しかし、意外と男子生徒たちはすぐに引き下がった。
つまりリリカへ用があるとき、一緒に行けばいいと考えているからだ。それも間違いではないので、その時は一緒に、という約束をした。
放課後。
数人の誘いを断ってから、帰る振りをしながら志太は隣のクラスを覗き込む。
まだ姫子は下校していない。
取り巻きの女子生徒が「一緒に帰りましょう」と声をかけているが、用があるので「少々待ってもらえますか」と言っていた。
志太はいったんこの場を離れ、廊下の角に身を隠した。
鵤木中学校は先進的な機器がある学校だが、防犯カメラは防犯上の最低限しかない。生徒たちを管理しないという名目のためだ。しかも防犯カメラの位置は、すべて職員に公開されている。
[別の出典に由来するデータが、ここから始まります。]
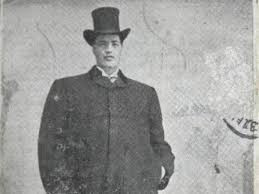 Trước sự thay đổi chiều cao cơ thể bất thường, ông Rainer đã đến bệnh viện kiểm tra. Theo đó, vào cuối những năm 1930, bác sĩ chẩn đoán ông mắc hội chứng to đầu chi hiếm gặp.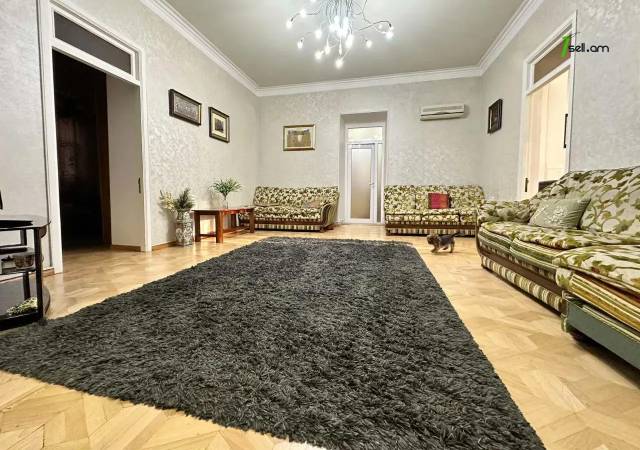 4 սենյականոց բնակարան Աղայան փողոցում, 125 ք.մ., 2 սանհանգույց, բարձր առաստաղներ, 2/5 հարկ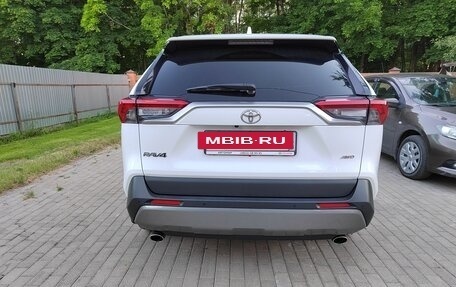 Toyota RAV4, 2021 год, 3 500 000 рублей, 9 фотография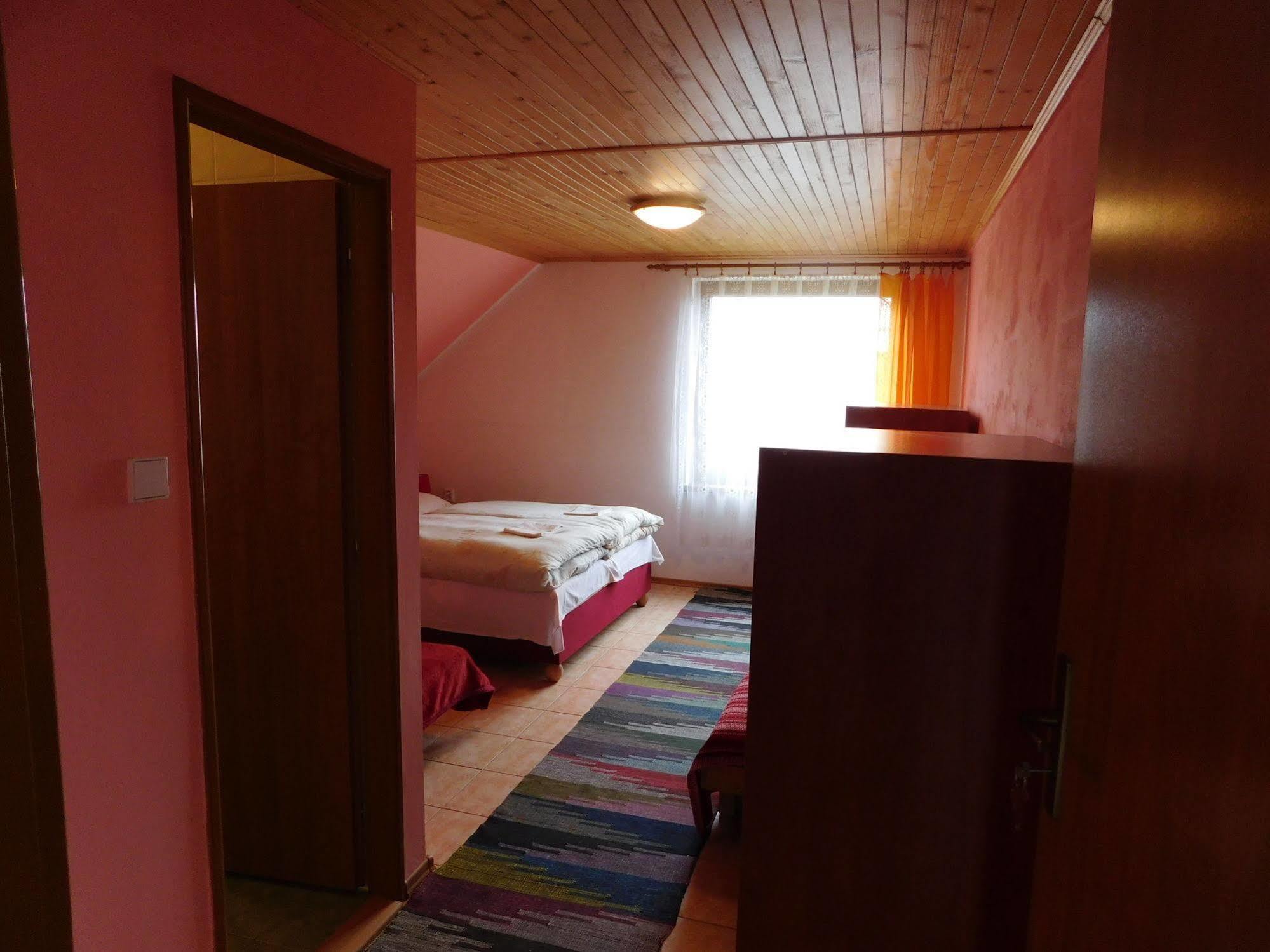 Apartmany Tania Zavazna Poruba ภายนอก รูปภาพ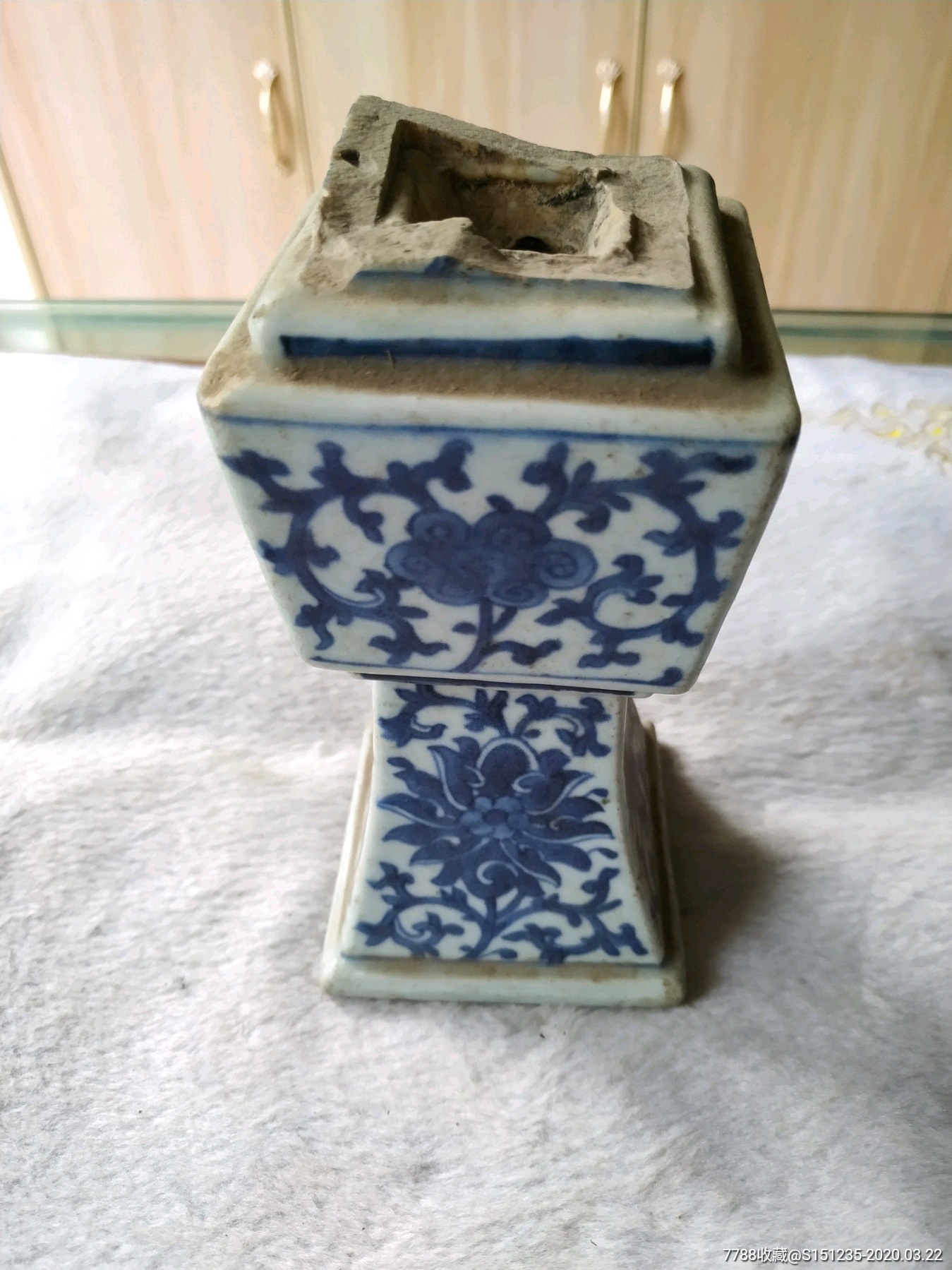 清乾隆青花缠枝莲花卉烛台发色纯正口沿惜残细节如图
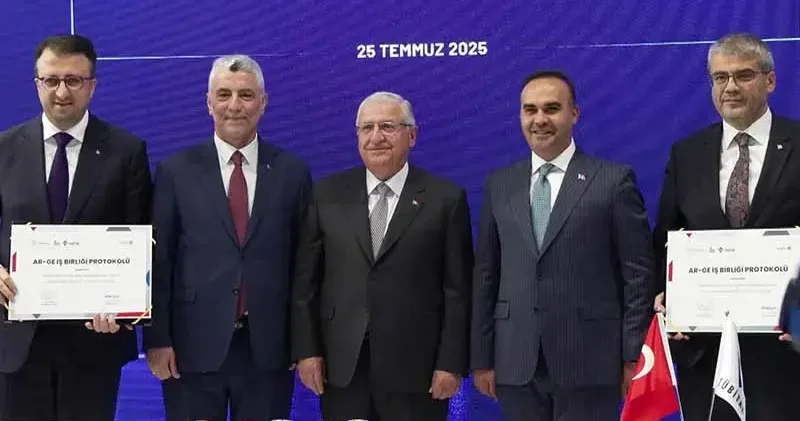 Bakan Kacır: GÖKHAN ile süpersonik hızlarda görev yapabilen füze projesini adım adım gerçeğe dönüştüreceğiz
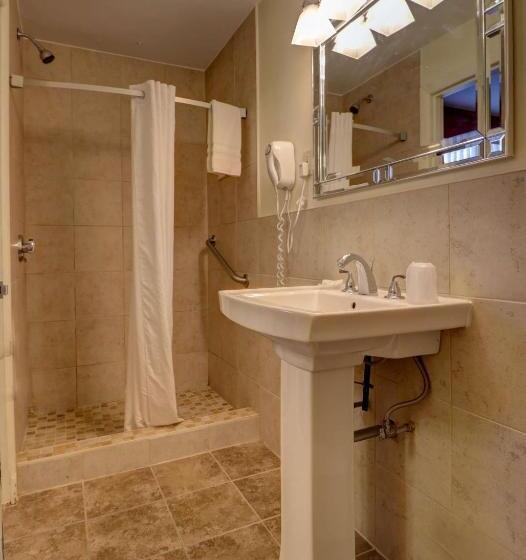 فندق Senator Inn & Spa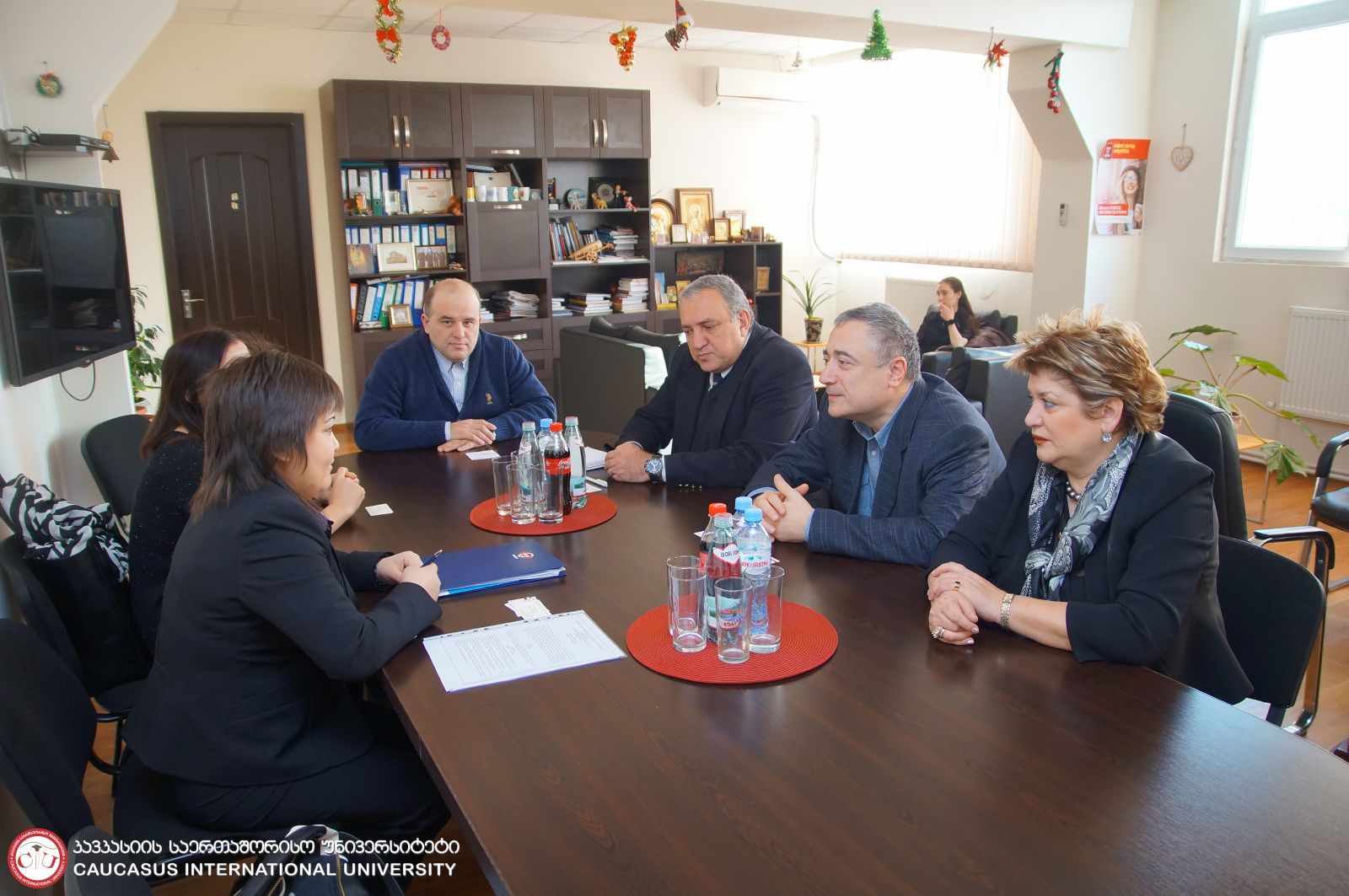 მრგვალი მაგიდა 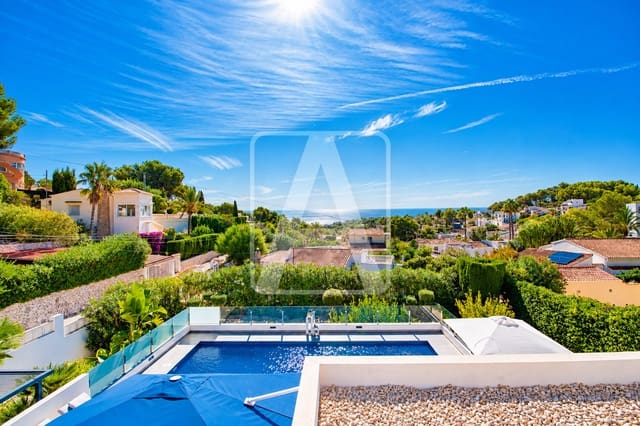 Chalet de 3 habitaciones en Benissa en venta con piscina garaje - 795.000 € (Ref: 10121010)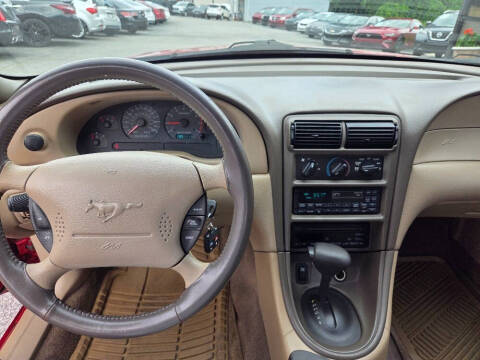 2000 Ford Mustang GT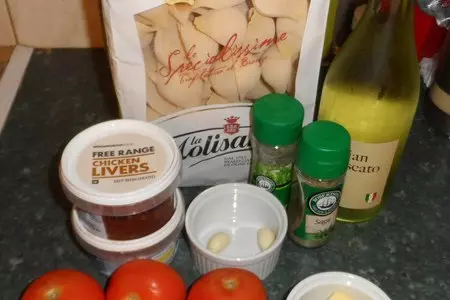 Conchiglie с куриной печенью и зеленью: шаг 1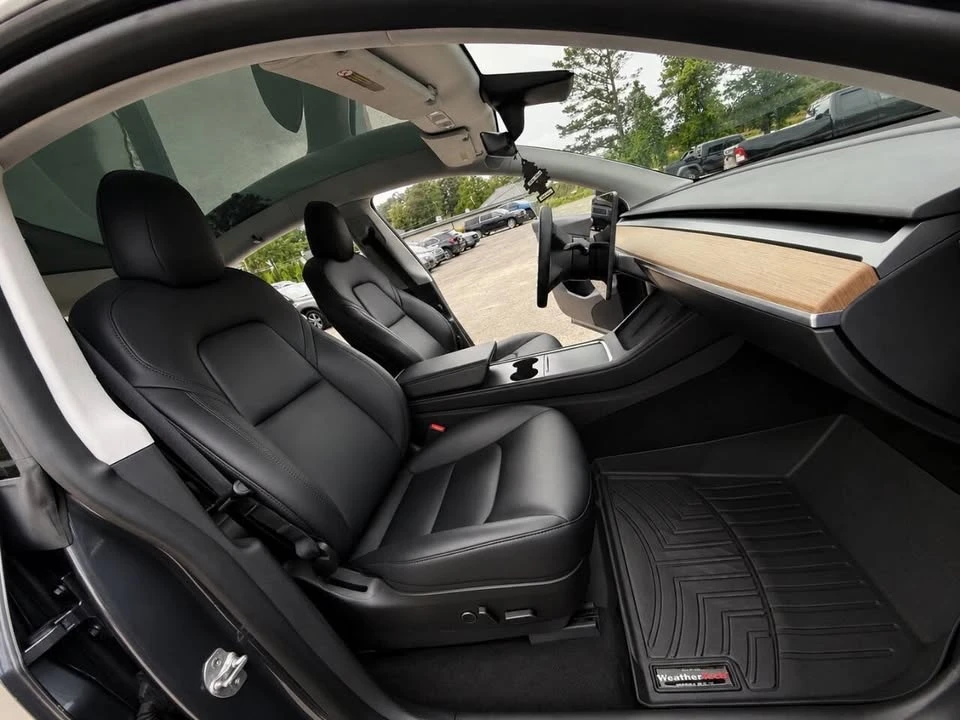 2021 Tesla Model Y Performance - Image 14 of 16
職員であるディスキプリーナが知っていれば、志太に教えることができる。
そのため志太はフルスペックで動くことができた。
姫子が一人で教室を後にする。
まずは追いかけたりせず、向かう先を移動ルートから推定する。
階段を降り、一階の渡り廊下へと向かう。これを二階の窓から確認してから、志太は校舎の外へ目にも止まらぬ速度で飛び出した。
渡り廊下の先は部室棟である。
物音も立てず、渡り廊下のガルバリウム鋼板製屋根を数歩で走り抜け、部室棟から近いイチョウの若葉と枝の中に隠れた。
「さてと……あれ?」
志太は部室棟の廊下を歩いているはずの姫子を探した。
だが、どこにもいなかった。
しばらく見渡したあと、するするとイチョウの木から降りて裏にまわり、順番に部室棟の部屋を覗いて見た。
「……いない」
どこも部活を始めているが、どこにも姫子の姿はない。
もう一度、念のため探してみたが、やはり姫子はどこにもいなかった。
「どういうことだ?」
今までなかった経験に、志太は困惑するばかりだった。